Iceberg Partition-Level Compaction
Iceberg Partition-Level Compaction is a selective maintenance practice where file optimization is restricted to specific partitions. By executing compaction at the partition level rather than running a global operation, data teams can target high-churn partitions while leaving static or historical partitions untouched. This strategy reduces the write amplification and compute resources associated with table-wide rewrites.
Mechanism and Implementation
In Apache Iceberg, partition-level compaction is typically achieved by applying filters to the compaction API or SQL procedure. This ensures that the engine only selects files belonging to the specified partitions for bin-packing or sorting.
For example, when using the Spark SQL interface, the rewrite_data_files procedure accepts a where option.
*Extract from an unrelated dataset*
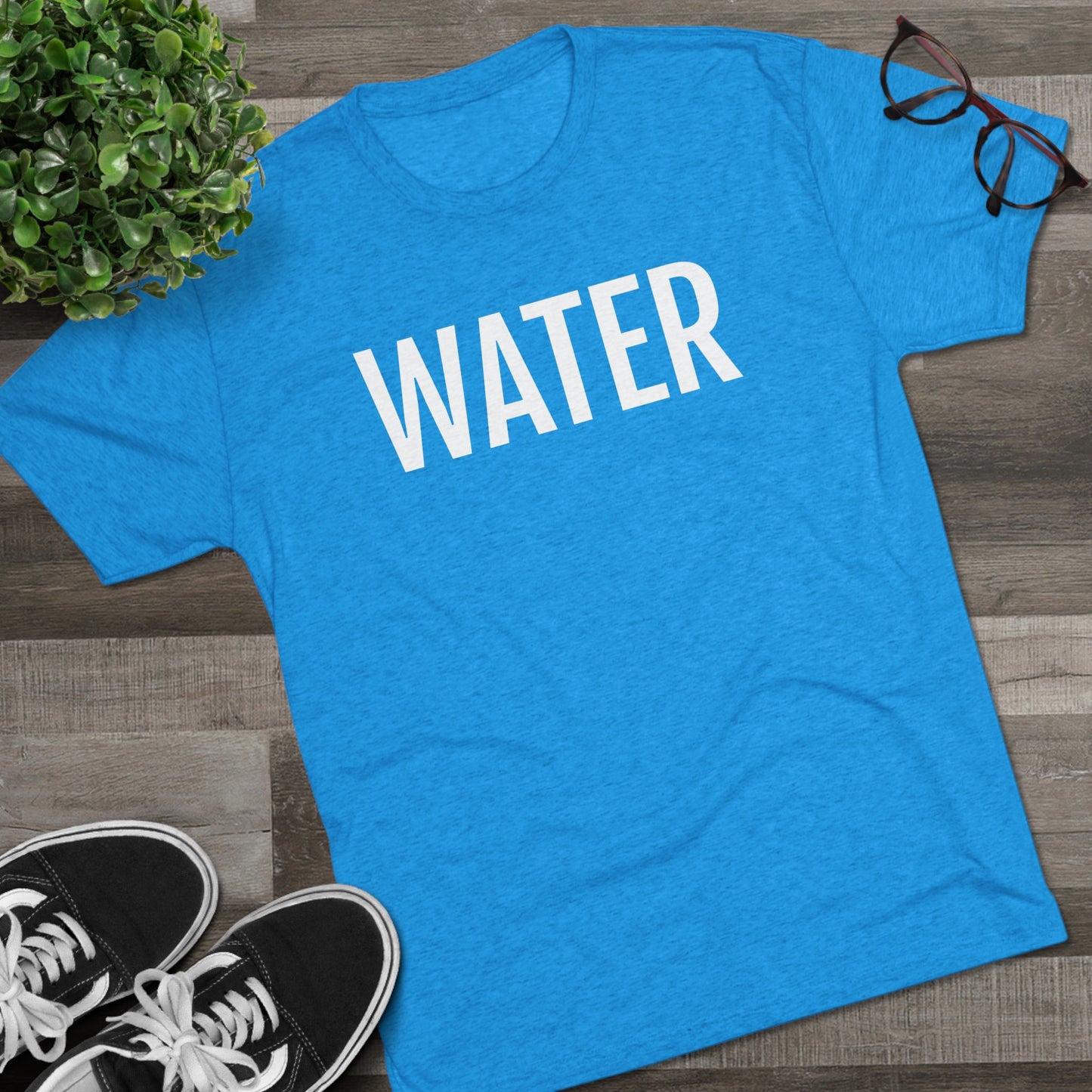 Unisex Tri-Blend Crew Tee - Water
This option filters the candidate data files based on their partition values:
/* Compact data files only in the partition for December 2025 */
CALL prod.system.rewrite_data_files(
table => 'db.events',
where => 'event_month = "2025-12"'
);
The coordinator analyzes the query filter, locates the manifest entries that match the partition criteria, and launches compaction tasks exclusively for those files.
Key Benefits
Restricting compaction to specific partitions provides several operational advantages:
- Reduced Resource Usage: Computes are not wasted on historical partitions that already contain large, optimized files.
- Lower Write Amplification: Only the target partitions generate new data files and metadata snapshots, preventing unnecessary object storage fees.
- Faster Execution: Jobs complete quickly since they process smaller amounts of data. This allows scheduling frequent partition-level compactions during small ingestion windows.